I'd set my boundaries with her face to face....but only when sober. Don't be tempted to do it after a few glasses of wine.

Heated · 30/01/2009 20:34

Unless I'm not quite getting it (certainly possible!), I could imagine your MIL commenting in quite an innocuous way on a new gadget but wtf has it got to do with your ex? That's who my ire would be aimed at.

Portofino · 30/01/2009 20:40

Quite! Tell your ex what you do is none of his business - end of.

lilacclaire · 30/01/2009 21:07

Wait till you are sober, then calmly tell her that you would appreciate that she does not relay any information about you to ex. Tell her what has happened and where you think it may lead (his further arrest).
I totally get why you are so pissed off, you may want to mention that she cannot get back in your house if she is going to continue to do this (i've had a few drinks as well though hic).
Its just about establishing boundaries, she still wants to see her grandchildren, she still loves her twat of a son.

WinkyWinkola · 30/01/2009 21:55

Who does your ex think he is, demanding to know why you've bought a webcam? Tell him it's none of his business.

I wouldn't get angry with your ex-MIL - she's not really spying on you per se. Although her reporting to your ex about your purchases is annoying.
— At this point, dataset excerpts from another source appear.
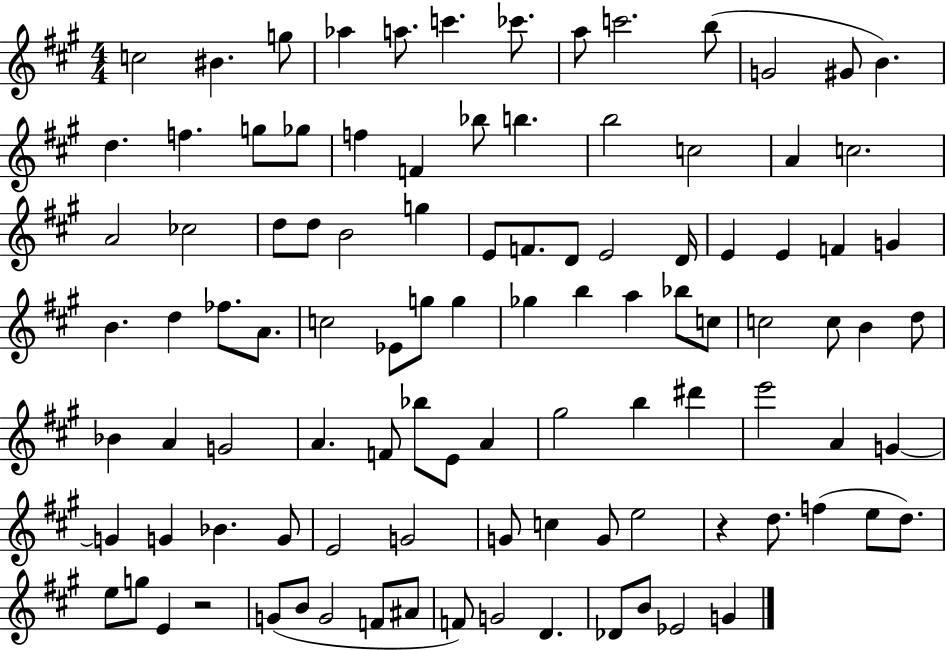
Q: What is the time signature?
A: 4/4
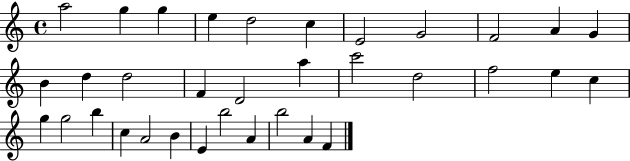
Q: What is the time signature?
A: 4/4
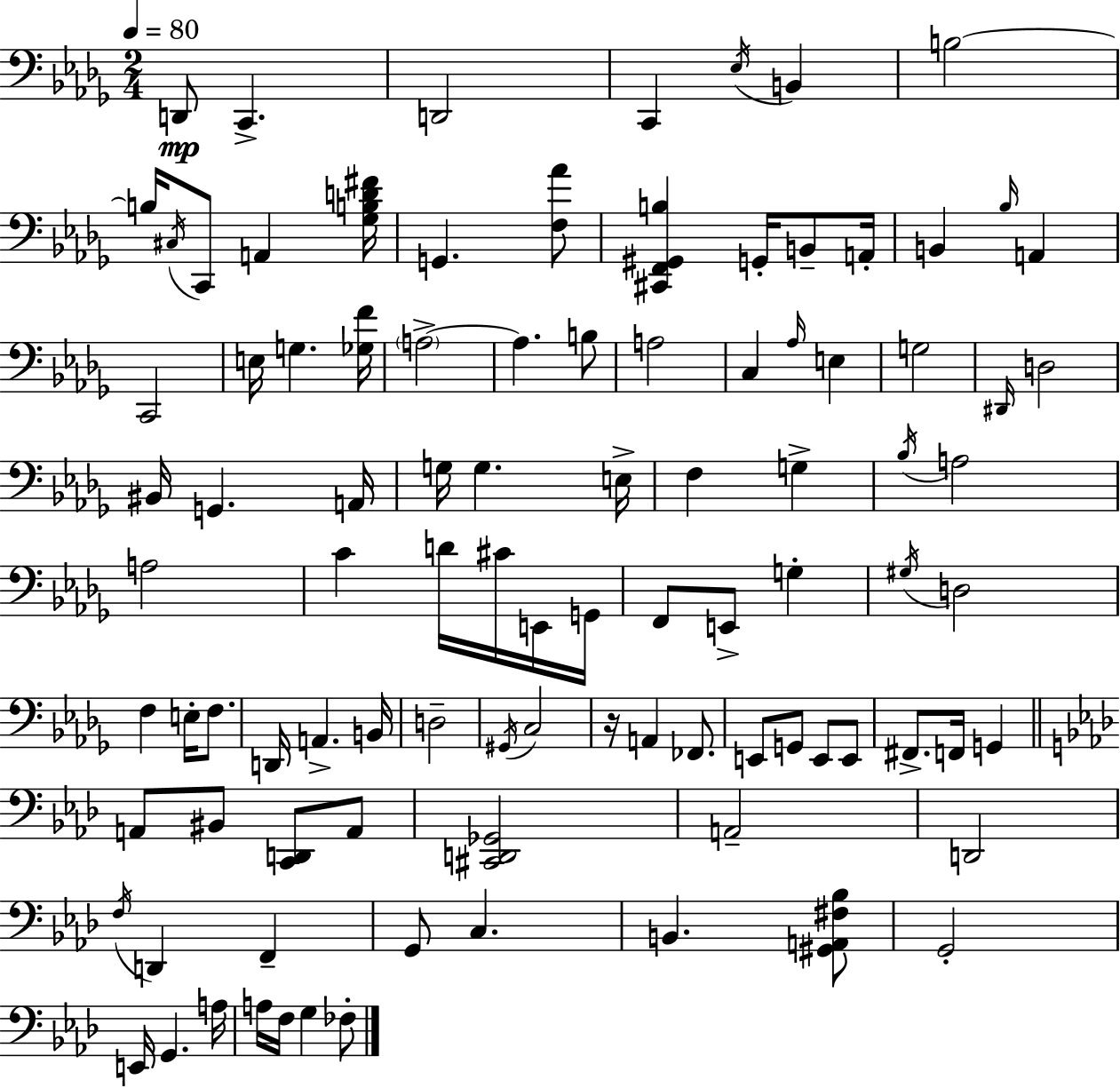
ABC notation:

X:1
T:Untitled
M:2/4
L:1/4
K:Bbm
D,,/2 C,, D,,2 C,, _E,/4 B,, B,2 B,/4 ^C,/4 C,,/2 A,, [_G,B,D^F]/4 G,, [F,_A]/2 [^C,,F,,^G,,B,] G,,/4 B,,/2 A,,/4 B,, _B,/4 A,, C,,2 E,/4 G, [_G,F]/4 A,2 A, B,/2 A,2 C, _A,/4 E, G,2 ^D,,/4 D,2 ^B,,/4 G,, A,,/4 G,/4 G, E,/4 F, G, _B,/4 A,2 A,2 C D/4 ^C/4 E,,/4 G,,/4 F,,/2 E,,/2 G, ^G,/4 D,2 F, E,/4 F,/2 D,,/4 A,, B,,/4 D,2 ^G,,/4 C,2 z/4 A,, _F,,/2 E,,/2 G,,/2 E,,/2 E,,/2 ^F,,/2 F,,/4 G,, A,,/2 ^B,,/2 [C,,D,,]/2 A,,/2 [^C,,D,,_G,,]2 A,,2 D,,2 F,/4 D,, F,, G,,/2 C, B,, [^G,,A,,^F,_B,]/2 G,,2 E,,/4 G,, A,/4 A,/4 F,/4 G, _F,/2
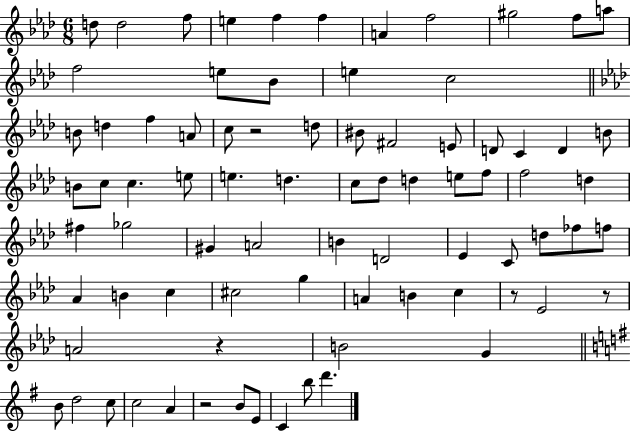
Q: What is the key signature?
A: AES major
Either don't let her in your house again or simply make sure there's nothing of interest for her to see.

N1 · 31/01/2009 00:05

Personally, I think leaving it all together is better. Just don't invite the MIL into your house in the future.
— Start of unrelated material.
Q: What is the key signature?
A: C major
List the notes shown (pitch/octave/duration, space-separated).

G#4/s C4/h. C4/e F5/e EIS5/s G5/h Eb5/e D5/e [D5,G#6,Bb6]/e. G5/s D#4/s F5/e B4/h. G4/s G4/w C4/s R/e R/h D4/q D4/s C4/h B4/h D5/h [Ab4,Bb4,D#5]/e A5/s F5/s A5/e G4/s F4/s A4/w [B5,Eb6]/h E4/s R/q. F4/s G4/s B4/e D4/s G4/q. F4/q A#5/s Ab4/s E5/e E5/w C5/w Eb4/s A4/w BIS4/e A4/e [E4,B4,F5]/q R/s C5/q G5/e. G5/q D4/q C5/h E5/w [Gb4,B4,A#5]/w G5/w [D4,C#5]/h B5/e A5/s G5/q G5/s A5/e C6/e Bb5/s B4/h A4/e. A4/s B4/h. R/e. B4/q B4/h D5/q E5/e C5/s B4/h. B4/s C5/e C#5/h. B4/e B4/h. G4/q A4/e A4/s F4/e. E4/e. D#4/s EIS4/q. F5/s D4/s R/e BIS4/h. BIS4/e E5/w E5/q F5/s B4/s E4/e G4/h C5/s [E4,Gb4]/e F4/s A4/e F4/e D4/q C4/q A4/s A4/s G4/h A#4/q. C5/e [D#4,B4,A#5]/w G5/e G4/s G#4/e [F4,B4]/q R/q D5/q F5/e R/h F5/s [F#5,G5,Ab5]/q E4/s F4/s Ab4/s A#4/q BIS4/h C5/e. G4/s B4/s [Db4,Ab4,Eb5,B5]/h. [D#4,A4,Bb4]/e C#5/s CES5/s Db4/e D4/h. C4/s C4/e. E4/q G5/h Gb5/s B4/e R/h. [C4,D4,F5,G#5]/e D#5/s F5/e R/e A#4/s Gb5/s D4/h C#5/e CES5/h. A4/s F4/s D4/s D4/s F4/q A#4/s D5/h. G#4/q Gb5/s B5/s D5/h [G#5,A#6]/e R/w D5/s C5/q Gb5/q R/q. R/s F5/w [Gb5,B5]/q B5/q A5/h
There is no law about relaying info to her son. You can't stop her actions but you can stop what she sees.

If you invite this man over to your house for a meal or something, do you want your ex sitting outside or texting (or phoning) you while you are trying to create a romantic moment - with the source of the info being the MIL.
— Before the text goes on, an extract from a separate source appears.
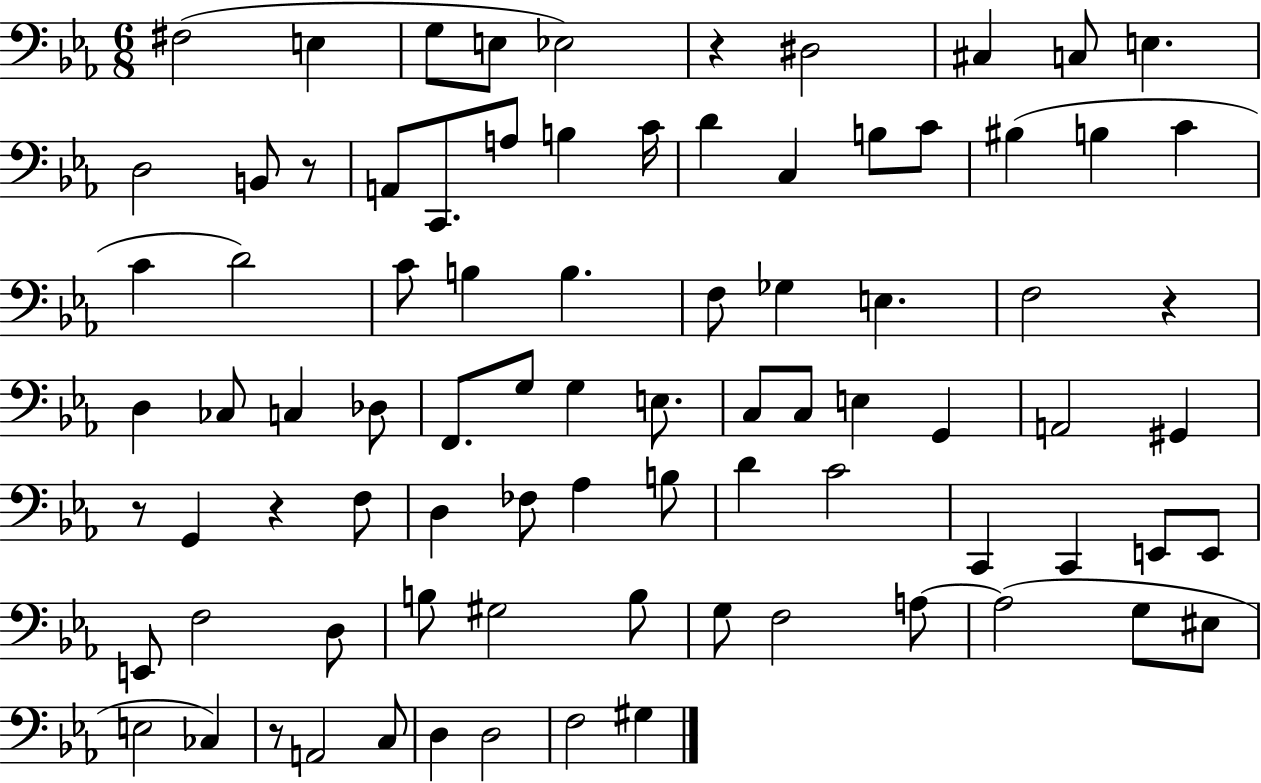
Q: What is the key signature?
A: EES major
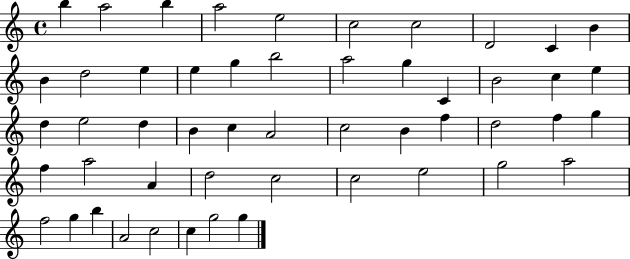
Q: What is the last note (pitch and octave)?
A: G5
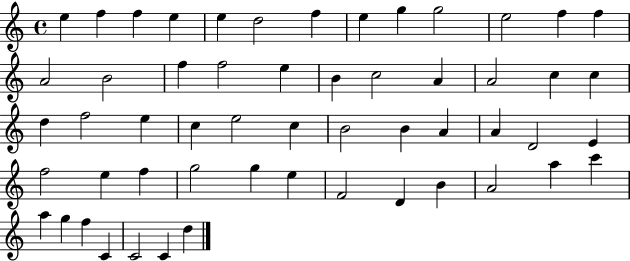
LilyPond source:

Solve the problems and close openness gestures till there is less opportunity's.

Keep the contact as it is, if the MIL wants to change the child's cloths, send her a bag with cloths that she can keep at her place.

It's much harder to break a bad habit than to nip it in the bud when the problem shows it's self.

If this is a reaction to you getting a web cam, can you imagine the reaction to you wanting to use a babysitter so you can go out on a date or just go out.

Joolyjoolyjoo · 31/01/2009 00:11

Ouch! None of either of their business (grammar??) Anyway, good on you for telling your MIL a few home truths about her ds. She needs to accept that this relationship (between you and your ex) is over, and although I think it is right and in her interests that you allow her to see her grandchildren, she needs to accept and respect your privacy too

NotPlayingAnyMore · 31/01/2009 03:38

Don't have it out with MIL as it may have been an innocent comment and you'll never know for sure from either of them.

Neither she or X have to know what you're doing with your time while she's babysitting, or why you have a webcam. So, don't feel obliged to offer that information, or to tell the truth if you feel pressed to say anything.

I'd politely avoid discussing subjects other than your DDs altogether. Anything else is simply no longer any of their business.

MadamDeathstare · 31/01/2009 04:12

This reply has been deleted

Message withdrawn at poster's request.

beanie35 · 31/01/2009 13:00

If you have involvement with your mil then Im afraid you probably have to accept that anything you tell her/show her will be relayed back to her son. My ex mil doesn't even have that close a relationship with my ex/her son and she still passes info on to him. Play clever, tell her what you want her/your ex to know only. Definately don't allow her to enter your home, unless you have hidden anything you don't want her to see.